PortionNet: Distilling 3D Geometric Knowledge for Food Nutrition Estimation
This addresses the challenge of accurate food nutrition estimation for smartphone users without depth sensors, though it is incremental as it builds on existing knowledge distillation and 3D reasoning methods.
The paper tackled the problem of food nutrition estimation from single images by proposing PortionNet, a cross-modal knowledge distillation framework that learns geometric features from point clouds during training but uses only RGB images at inference, achieving state-of-the-art performance on MetaFood3D with improvements in volume and energy estimation.

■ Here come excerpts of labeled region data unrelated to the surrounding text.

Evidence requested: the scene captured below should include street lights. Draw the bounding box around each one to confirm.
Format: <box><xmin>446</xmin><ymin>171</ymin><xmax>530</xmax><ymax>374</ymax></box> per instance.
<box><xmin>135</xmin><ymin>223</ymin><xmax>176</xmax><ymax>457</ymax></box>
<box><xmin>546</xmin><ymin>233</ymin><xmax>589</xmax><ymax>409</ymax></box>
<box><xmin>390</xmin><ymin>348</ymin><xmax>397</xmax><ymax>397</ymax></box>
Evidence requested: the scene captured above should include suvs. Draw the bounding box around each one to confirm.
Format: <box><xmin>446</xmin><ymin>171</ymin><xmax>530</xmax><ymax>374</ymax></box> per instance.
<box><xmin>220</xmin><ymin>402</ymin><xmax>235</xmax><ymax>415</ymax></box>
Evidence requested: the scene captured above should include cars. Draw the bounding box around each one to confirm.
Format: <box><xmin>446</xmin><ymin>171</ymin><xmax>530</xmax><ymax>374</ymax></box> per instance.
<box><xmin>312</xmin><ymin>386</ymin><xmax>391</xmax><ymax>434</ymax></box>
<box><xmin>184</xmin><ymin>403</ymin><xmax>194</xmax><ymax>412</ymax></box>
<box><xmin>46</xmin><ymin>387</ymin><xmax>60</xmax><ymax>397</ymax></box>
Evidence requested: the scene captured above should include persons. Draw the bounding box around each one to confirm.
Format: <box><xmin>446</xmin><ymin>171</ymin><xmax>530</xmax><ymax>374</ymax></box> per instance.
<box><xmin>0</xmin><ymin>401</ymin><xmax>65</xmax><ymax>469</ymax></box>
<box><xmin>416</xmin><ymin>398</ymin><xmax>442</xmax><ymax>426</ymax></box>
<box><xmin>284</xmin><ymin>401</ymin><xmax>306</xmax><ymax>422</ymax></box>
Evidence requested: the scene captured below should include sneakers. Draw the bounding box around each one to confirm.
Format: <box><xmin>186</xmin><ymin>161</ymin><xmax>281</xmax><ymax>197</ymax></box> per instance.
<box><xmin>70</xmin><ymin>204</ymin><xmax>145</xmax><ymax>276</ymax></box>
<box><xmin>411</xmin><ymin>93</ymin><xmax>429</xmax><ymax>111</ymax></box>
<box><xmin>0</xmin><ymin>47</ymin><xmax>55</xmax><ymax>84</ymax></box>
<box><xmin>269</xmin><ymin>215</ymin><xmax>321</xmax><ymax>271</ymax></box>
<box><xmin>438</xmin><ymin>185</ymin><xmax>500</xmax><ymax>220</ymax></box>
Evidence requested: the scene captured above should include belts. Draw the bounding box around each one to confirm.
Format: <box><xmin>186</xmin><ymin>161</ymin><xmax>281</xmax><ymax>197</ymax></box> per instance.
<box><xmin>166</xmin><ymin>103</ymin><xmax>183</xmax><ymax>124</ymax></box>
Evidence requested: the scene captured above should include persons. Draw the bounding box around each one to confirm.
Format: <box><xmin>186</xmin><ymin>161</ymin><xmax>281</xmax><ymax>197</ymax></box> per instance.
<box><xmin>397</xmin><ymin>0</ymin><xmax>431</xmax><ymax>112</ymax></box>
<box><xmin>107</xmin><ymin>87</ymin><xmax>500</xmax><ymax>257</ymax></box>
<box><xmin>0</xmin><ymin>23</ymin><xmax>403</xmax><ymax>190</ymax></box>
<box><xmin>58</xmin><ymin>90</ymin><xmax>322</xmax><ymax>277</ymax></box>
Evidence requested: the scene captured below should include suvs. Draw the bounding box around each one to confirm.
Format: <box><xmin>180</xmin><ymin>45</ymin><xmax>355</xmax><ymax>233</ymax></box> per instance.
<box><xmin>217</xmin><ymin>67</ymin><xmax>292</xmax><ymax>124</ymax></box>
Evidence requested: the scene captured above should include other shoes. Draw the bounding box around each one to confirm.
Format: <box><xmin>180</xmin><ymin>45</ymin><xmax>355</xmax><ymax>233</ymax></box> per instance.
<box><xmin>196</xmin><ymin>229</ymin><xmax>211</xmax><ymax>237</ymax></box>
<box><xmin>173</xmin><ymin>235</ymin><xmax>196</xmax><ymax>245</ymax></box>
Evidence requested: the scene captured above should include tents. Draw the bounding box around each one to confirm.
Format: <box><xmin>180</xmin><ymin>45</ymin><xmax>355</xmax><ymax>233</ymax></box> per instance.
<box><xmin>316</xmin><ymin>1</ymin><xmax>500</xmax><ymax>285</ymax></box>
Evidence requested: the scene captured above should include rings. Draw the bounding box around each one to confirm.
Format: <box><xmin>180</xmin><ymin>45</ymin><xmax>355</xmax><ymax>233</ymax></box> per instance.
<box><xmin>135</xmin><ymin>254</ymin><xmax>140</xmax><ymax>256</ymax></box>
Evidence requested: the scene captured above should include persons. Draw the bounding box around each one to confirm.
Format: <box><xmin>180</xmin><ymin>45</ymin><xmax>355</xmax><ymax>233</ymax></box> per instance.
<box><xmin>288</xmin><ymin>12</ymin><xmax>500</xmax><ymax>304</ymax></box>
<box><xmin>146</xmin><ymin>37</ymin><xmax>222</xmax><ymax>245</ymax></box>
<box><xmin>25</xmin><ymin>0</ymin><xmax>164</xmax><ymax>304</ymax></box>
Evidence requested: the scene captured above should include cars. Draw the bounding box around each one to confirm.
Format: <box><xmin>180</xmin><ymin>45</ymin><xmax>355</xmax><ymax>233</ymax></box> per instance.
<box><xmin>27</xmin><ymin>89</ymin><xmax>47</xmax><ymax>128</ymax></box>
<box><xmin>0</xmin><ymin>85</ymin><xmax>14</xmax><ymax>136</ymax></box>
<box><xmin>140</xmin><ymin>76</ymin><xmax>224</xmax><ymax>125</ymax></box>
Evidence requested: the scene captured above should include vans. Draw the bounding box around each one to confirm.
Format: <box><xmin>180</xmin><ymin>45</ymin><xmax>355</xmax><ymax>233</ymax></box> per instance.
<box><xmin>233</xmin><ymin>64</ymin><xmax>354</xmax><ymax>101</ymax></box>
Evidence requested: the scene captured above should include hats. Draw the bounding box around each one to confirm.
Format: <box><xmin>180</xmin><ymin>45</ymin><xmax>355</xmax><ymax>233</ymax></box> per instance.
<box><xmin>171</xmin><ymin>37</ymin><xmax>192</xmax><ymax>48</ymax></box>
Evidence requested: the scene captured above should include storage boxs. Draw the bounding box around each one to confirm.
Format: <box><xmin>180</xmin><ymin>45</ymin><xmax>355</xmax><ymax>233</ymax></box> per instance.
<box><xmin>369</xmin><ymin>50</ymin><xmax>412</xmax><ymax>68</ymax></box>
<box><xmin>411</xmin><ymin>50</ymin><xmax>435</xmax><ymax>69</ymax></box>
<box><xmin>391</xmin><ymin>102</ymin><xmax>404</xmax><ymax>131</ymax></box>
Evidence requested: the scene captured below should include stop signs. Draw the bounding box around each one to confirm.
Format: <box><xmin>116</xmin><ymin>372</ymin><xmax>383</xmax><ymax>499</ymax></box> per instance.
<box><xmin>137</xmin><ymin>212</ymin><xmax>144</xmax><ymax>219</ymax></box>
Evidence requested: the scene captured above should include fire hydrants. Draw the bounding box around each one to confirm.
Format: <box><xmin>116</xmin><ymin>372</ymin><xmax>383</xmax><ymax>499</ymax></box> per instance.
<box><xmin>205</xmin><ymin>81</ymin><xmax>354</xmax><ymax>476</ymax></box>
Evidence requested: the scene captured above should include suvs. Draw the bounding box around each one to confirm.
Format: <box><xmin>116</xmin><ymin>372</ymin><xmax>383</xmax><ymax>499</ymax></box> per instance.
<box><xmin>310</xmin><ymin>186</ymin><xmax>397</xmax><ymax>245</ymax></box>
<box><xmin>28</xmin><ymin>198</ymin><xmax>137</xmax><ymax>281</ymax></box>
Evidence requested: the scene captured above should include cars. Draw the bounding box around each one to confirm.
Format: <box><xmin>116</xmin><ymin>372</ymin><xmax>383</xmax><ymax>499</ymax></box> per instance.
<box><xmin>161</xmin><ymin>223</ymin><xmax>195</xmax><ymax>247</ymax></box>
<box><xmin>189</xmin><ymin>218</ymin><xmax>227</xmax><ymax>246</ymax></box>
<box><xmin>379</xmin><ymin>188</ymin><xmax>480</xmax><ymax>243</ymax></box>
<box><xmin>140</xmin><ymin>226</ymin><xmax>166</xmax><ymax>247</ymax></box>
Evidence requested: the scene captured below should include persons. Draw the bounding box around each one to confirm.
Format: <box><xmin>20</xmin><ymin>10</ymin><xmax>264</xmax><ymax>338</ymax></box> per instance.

Accurate food nutrition estimation from single images is challenging due to the loss of 3D information. While depth-based methods provide reliable geometry, they remain inaccessible on most smartphones because of depth-sensor requirements. To overcome this challenge, we propose PortionNet, a novel cross-modal knowledge distillation framework that learns geometric features from point clouds during training while requiring only RGB images at inference. Our approach employs a dual-mode training strategy where a lightweight adapter network mimics point cloud representations, enabling pseudo-3D reasoning without any specialized hardware requirements. PortionNet achieves state-of-the-art performance on MetaFood3D, outperforming all previous methods in both volume and energy estimation. Cross-dataset evaluation on SimpleFood45 further demonstrates strong generalization in energy estimation.